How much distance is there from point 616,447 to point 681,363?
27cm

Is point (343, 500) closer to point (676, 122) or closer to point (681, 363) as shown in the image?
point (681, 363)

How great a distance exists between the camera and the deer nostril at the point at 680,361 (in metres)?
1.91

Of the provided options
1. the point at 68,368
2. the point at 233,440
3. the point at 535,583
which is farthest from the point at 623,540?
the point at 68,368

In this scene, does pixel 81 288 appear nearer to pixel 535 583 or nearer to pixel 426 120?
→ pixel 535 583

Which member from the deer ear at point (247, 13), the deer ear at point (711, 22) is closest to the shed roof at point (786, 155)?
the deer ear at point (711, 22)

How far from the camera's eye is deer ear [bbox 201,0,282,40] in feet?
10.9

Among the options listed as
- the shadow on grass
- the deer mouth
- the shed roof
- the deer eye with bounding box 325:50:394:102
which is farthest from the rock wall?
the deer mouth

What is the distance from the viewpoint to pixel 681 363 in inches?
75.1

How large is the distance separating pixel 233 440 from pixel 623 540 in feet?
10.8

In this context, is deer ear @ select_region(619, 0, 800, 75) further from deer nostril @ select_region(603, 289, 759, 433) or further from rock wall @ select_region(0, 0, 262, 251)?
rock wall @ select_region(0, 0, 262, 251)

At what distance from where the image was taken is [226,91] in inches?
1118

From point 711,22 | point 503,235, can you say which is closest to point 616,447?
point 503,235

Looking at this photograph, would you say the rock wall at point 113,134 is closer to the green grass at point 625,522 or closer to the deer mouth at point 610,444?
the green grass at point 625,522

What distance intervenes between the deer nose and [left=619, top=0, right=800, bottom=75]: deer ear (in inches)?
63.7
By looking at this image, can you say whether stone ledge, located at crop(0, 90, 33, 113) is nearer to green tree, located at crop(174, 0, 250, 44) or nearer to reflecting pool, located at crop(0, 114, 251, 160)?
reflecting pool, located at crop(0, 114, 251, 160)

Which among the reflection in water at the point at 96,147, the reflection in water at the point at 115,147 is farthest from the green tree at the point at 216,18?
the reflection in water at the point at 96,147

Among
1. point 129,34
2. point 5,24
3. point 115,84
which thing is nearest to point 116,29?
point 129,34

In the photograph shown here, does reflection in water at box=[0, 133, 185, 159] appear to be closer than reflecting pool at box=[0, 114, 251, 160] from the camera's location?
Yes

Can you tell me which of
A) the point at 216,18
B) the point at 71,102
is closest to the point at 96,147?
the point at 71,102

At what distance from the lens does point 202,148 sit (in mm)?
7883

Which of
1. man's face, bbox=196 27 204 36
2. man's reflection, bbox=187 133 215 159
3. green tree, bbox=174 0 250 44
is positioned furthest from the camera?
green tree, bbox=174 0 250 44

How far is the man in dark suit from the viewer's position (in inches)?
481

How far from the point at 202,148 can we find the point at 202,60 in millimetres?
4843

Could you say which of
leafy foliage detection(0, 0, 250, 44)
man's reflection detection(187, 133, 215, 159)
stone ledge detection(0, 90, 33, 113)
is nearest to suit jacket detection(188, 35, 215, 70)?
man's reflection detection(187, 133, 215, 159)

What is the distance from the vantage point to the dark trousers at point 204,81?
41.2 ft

#### Exercise description:
Please rewrite everything from the line containing "Could you say which of" down to the end of the material as a two-column CSV with the headers text and answer, giving each text and its answer one row. Wrap every field in double quotes and replace any line breaks within a field with spaces.

#### Full solution:
text,answer
"Could you say which of leafy foliage detection(0, 0, 250, 44) man's reflection detection(187, 133, 215, 159) stone ledge detection(0, 90, 33, 113) is nearest to suit jacket detection(188, 35, 215, 70)?","man's reflection detection(187, 133, 215, 159)"
"What is the distance from the vantage point to the dark trousers at point 204,81?","41.2 ft"